By Derrick Harris. This article originally appeared on Gigaom, October 30, 2014.
I’m probably guilty of spending too much time talking to startups and web companies, to the point where it’s easy to forget that not everyone is regularly re-architecting their applications and inserting new tools into their data-processing pipelines. Not every company is Facebook, where storage is measured in petabytes,new task-specific data-analysis tools pop up all the timeand there are teams of data scientists analyzing every conceivable facet of user behavior.
Case in point: Lockheed Martin. Yes, the large government contractor is toeing the cutting edge with its involvement in areas such as quantum computing, but it’s also dealing with some very slow-moving government agencies. According Ravi Hubbly, a senior technology manager at Lockheed, his team is in the process of deploying Hadoop within its clients’ infrastructures less an an engine of innovation and more as a bandage to stop the bleeding from big data.

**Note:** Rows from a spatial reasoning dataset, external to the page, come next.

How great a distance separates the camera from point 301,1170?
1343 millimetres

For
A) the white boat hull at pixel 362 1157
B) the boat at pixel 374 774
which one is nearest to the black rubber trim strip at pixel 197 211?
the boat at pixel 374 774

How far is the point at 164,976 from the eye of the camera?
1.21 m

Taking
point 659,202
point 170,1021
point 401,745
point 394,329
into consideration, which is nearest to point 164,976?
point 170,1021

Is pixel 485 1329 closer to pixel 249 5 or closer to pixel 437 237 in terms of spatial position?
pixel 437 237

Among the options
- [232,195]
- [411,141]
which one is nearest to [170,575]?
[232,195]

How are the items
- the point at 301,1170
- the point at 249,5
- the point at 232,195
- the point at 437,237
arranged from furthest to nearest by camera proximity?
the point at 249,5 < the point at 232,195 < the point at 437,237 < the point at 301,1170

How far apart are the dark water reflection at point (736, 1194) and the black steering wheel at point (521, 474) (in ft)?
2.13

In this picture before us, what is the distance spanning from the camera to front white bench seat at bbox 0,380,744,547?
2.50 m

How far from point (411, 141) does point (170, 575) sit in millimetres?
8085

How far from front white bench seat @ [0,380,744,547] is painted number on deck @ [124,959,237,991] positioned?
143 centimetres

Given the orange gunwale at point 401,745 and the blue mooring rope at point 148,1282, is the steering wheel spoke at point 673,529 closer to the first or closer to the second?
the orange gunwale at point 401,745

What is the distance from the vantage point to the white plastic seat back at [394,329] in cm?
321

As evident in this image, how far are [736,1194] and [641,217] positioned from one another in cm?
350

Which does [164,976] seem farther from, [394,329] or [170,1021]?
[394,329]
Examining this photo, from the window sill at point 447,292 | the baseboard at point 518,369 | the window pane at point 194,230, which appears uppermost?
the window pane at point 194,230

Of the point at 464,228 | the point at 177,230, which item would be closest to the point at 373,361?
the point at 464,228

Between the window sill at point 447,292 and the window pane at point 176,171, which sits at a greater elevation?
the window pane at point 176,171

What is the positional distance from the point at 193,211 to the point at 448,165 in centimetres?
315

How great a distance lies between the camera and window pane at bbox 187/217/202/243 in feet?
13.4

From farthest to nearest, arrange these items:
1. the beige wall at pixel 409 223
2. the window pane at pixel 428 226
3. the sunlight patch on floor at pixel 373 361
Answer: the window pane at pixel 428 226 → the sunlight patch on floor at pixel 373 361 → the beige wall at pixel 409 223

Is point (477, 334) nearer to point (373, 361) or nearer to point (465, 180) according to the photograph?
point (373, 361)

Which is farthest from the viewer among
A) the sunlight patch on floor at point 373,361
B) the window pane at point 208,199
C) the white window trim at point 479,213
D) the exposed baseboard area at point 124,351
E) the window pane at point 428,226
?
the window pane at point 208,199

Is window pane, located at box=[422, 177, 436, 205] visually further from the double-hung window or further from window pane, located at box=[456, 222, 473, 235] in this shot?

It’s the classic big data problem. Thanks to the myriad contact points agencies now have with their users, there’s just too much data, in too many new formats, coming way too fast. Hadoop in this case isn’t a replacement for existing systems or a support for a massive new enterprise-wide data warehouse underneath some new query tools. Rather, it’s like a data middleman that takes what other systems can’t handle and stores it, maybe processes it into a different format and then sends it back.
Programs such as Social Security and food stamps still run on mainframes and COBOL, others implemented enterprise data warehouses in the 1990s that are reaching their scalability limits, and none of it is going anywhere. In some cases, particularly for programs and applications that can’t go offline, the process is like “changing the engine of the train while the the train is still running,” Hubbly said.
How Lockheed might integrate Hadoop into a mainframe environments, from a presentation Hubbly gave in 2013.
If there’s a glimmer of hope for Hubbly’s team at Lockheed, it might be coming via data-preparation software from a startup called Trifacta. That company, like a handful of other startups including Paxata andTamr, is using machine learning and a relatively streamlined user experience to simplify the process of transforming data from its raw form into something that analytic software or applications can actually use. They’re in the same vain as legacy data-integration or ETL tools used to do, only a lot easier and designed with big data stores like Hadoop in mind.
Initially, Lockheed started using Trifacta to help its staff simplify the process of transforming data as it moves from place to place, while also ensuring that applications and end-users are getting the same results they would have received in the first place. But now clients are getting interested in what else they can do, Hubbly said. That’s in part because analysts can transform the data themselves without always having to rely on Lockheed or internal IT departments.
Some of the big data use cases often cited as low-hanging fruit are now coming into play. Agency analysts want to merge health care data and ecology data to see if there are important trends, and then maybe bring in a few other data sources, join it and start building predictive models. They’re now collaborating online and in real time rather than sharing results of their models via emails or reports, and things that used to take months are happening in weeks, Hubbly said.
“Data analytics has always been critical to Lockheed’s business, it’s just the traditional versus more modernized techniques,” he explained.
Now that agencies are getting a taste of what’s possible, they’re asking why their applications can’t work like those at Google or Facebook, and why they can’t predict important outcomes like those companies can predict what ads users want to see. It’s technically possible, Hubbly said, but conservative agencies and companies will first have to embrace the same technologies, concepts and, perhaps most importantly, mindsets.
“With growth of data, the amount of data scientists is now going to grow,” he noted, but they’ll be hamstrung without the right technologies and protocols in place. “… The technology is changing [and] the the organization structures within big companies … need to be agile enough to adapt.”